YOUR TASK: Quote the listing below word for word, leaving out the pictures.

(Image-based spatial reasoning data)
=====

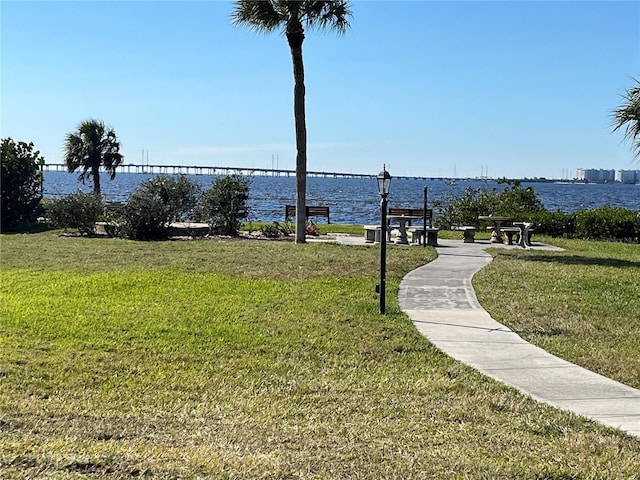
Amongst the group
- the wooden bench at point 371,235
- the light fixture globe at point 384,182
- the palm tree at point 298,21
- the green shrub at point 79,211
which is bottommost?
the wooden bench at point 371,235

=====

RESULT OF THIS TASK:
Amongst the group
- the wooden bench at point 371,235
- the light fixture globe at point 384,182
- the palm tree at point 298,21
- the green shrub at point 79,211
which is bottommost?
the wooden bench at point 371,235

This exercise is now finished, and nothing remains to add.